What you have to do:
Give back all of the data unchanged. Keep every word as it is.

Provided material:
▬▬▬▬▬▬▬▬▬▬

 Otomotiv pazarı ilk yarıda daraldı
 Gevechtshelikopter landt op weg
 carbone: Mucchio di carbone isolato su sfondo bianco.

▬▬▬▬▬▬▬▬▬▬

Solution to the exercise:
 Otomotiv pazarı ilk yarıda daraldı
 Gevechtshelikopter landt op weg
 carbone: Mucchio di carbone isolato su sfondo bianco.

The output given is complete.